Reading text =
--- start ---

# Sealing Concrete Driveway left behind dark spots



## kdrymer (Aug 12, 2014)

I just finished sealing our concrete driveway that is approximately 2 years with an acrylic sealer (Eagle Natural Seal clear sealer from Home Depot). The 5 gallon bucket was supposed to cover approximately 1,000 square feet which is roughly the size of our driveway however we ended up only using about 2/3 of the entire bucket. We noticed in some areas the sealer really didn't seem to soak into the concrete (like the attached picture right below where you see the white spots between the darker areas where the sealer penetrated through) this spot did eventually dry but we thought it was strange how it never darkened with the sealer applied. I waited 24- 36 hours (sealed in sections) between pressure washing the driveway and sealing.

Is the lack of absorption because the driveway is relatively new or is it because there could have been an old sealer on the driveway that is still doing its job we are not the original owners)? I also attached a couple before and after pictures as we noticed after we sealed there were some dark spots left behind. Is this sealer that did not get absorbed and is darkening the concrete, and is there a way to remove/clean it off without affecting the newly applied sealer? 

Before picture attached, followed by after pictures...


----------



## kdrymer (Aug 12, 2014)

After picture 1:


----------



## kdrymer (Aug 12, 2014)

After picture 2:


----------



## kdrymer (Aug 12, 2014)

Spots where concrete didn't seem to absorb any of the sealer (white patches)

Manufacturer directions stated the concrete could be slightly damp when applying just to add additional information...


----------



## r0ckstarr (Jan 8, 2013)

I sealed mine 30 days after it was poured. I used Eagle Gloss Coat, solvent based sealer. Also ordered from Home Depot. (I also had 1/4 of the 5gal bucket left over)

Sealing mine was the first time I had ever done it, and everything I know about it, I either learned from this website, or online with info pertaining to the particular product that I used. 

I had some dark spots just like that, that lasted for a few days. They eventually faded away. I cannot remember exactly how long, but it wasn't more than a week.

Was yours solvent based or water based?

With mine, the solvent based, I couldn't apply it if the concrete or outside temperature was above 90 degrees or the sealer would start to boil and leave bubbles everywhere. 

With the solvent based, I read that in order to fix mistakes, I can wait for it to dry and then add more sealer on top to dissolve the old sealer.

When you applied it, how many coats did you put down? I did 2 coats, and cross-rolled each coat. I would put the sealer down going with the grain of the brushed marks, and a helper went right behind me and rolled the opposite way adding more sealer as needed. 2nd coat went down after the first coat started getting tacky.


----------



## kdrymer (Aug 12, 2014)

--- end ---

Request 1 = Copy the records word for word, from the line containing "Which from among" through the end of the records.
Request 2 = Resume the driveway-sealing thread where it stops.

Extracted data =

--- start ---

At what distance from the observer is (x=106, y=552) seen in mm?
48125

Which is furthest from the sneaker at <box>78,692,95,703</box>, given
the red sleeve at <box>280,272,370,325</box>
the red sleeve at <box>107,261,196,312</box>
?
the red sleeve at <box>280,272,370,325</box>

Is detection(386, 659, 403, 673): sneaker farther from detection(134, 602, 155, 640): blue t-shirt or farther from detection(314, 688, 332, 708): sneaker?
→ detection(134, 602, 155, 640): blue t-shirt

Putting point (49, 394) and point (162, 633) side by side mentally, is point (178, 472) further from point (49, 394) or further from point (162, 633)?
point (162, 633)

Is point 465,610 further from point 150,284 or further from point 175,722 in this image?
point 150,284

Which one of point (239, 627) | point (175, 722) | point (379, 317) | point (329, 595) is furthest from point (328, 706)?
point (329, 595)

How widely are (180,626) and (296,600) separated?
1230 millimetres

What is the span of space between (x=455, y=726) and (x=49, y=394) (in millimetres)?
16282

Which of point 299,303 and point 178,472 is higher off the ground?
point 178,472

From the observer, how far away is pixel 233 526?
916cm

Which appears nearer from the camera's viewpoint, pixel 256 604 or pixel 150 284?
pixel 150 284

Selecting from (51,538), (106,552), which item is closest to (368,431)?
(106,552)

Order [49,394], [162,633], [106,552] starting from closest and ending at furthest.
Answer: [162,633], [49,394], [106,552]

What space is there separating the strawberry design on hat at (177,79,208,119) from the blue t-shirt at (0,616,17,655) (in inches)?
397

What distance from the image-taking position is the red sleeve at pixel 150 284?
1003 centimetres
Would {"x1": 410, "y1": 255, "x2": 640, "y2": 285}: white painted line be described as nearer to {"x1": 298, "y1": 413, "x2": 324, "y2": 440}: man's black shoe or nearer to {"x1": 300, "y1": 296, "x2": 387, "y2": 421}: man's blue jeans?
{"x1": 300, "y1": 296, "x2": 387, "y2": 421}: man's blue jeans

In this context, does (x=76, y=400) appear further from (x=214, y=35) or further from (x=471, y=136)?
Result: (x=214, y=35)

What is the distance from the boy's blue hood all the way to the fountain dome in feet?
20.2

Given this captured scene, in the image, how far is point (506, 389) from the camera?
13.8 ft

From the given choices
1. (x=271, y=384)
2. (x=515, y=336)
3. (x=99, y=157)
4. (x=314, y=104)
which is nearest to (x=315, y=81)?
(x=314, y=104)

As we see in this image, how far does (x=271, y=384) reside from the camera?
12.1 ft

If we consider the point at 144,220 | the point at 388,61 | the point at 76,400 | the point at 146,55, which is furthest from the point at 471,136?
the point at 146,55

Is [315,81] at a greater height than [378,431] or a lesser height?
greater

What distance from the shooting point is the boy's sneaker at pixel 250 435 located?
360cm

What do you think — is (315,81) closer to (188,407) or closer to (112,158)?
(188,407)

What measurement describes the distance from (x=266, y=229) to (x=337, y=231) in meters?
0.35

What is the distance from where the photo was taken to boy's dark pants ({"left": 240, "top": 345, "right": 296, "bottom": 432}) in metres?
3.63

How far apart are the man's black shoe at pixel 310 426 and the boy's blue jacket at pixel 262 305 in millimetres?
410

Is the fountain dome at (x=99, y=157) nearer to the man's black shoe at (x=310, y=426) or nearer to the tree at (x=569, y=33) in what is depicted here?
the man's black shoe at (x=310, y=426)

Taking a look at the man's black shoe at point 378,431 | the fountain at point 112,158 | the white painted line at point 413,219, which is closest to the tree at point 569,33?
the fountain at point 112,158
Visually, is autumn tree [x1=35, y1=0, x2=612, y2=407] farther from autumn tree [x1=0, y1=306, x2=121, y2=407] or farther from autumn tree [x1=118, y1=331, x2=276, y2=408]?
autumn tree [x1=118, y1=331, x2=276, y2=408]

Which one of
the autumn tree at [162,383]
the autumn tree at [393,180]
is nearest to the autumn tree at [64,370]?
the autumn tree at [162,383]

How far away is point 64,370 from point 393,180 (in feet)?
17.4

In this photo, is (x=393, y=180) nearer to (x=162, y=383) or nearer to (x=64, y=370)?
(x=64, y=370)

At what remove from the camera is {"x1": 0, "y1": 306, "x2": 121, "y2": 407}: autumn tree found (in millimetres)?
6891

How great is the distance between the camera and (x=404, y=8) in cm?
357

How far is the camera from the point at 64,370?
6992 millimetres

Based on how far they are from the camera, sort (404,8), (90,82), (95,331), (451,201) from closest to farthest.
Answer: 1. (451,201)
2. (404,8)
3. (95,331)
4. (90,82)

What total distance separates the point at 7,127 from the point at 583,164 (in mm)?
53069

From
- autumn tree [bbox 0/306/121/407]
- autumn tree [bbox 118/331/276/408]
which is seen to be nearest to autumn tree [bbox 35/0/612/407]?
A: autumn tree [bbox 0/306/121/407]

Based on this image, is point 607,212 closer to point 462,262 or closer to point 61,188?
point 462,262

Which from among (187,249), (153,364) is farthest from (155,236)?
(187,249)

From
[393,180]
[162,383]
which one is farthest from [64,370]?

--- end ---

Output 1 =
Which from among (187,249), (153,364) is farthest from (155,236)?
(187,249)

From
[393,180]
[162,383]
which one is farthest from [64,370]?

Output 2 =
I used the Eagle Natural Seal which is a water based silaxane based sealer. Glad to hear that the spots may lessen in a few days, at this point it's more of a cosmetic issue from what I can tell and I was thinking of applying a chemical stripper if it does not brighten in a few days. You had dark spots like I have in the 2 after pictures above? I can't tell if their dark from applying too much sealer or because there was still moisture in the concrete that was trapped- although from I have heard if that were the case it would have formed a white clouding on the surface. We applied a coat then added additional sealer with a roller then a 2nd person used a brush to spread out the excess.


----------



## joed (Mar 13, 2005)

They look wet to me. I suspect if you let it dry it will even out.


----------



## r0ckstarr (Jan 8, 2013)

How soon after you sealed it did you take the pictures?


----------



## kdrymer (Aug 12, 2014)

It was only a couple hours after I sealed it, but most of the rest of ghr driveway looked dry, just these random spots where it was darker. Maybe I'm being paranoid about it.


----------



## stadry (Jun 20, 2009)

it could also be prep, conc finish, application method, experience, temperature, wind, shadows, or mtl itself - apron/vest stores aren't known for selling pro level stuff,,, wait a week,,, if its still bothersome during that time, squint your eyes as you drive in :yes:


----------



## r0ckstarr (Jan 8, 2013)

kdrymer said:


> It was only a couple hours after I sealed it, but most of the rest of ghr driveway looked dry, just these random spots where it was darker. Maybe I'm being paranoid about it.


Yeah, definitely give it a few days and then report back on how it looks. :thumbsup:

...and remember, you can't drive on it for 3-4 days.


----------



## r0ckstarr (Jan 8, 2013)

Any updates?


----------



## stadry (Jun 20, 2009)

why not drive on it for that length of time ? i just sealed mine late 1 afternoon & drove on it the next day,,, is it the difference in sealer material ? i used ' css ' - 100% solids solvent-base acrylic,,, so thick that, in order to roll it on, we have to thin it w/xylene - 1 1/2 css: 1 xylene


----------



## r0ckstarr (Jan 8, 2013)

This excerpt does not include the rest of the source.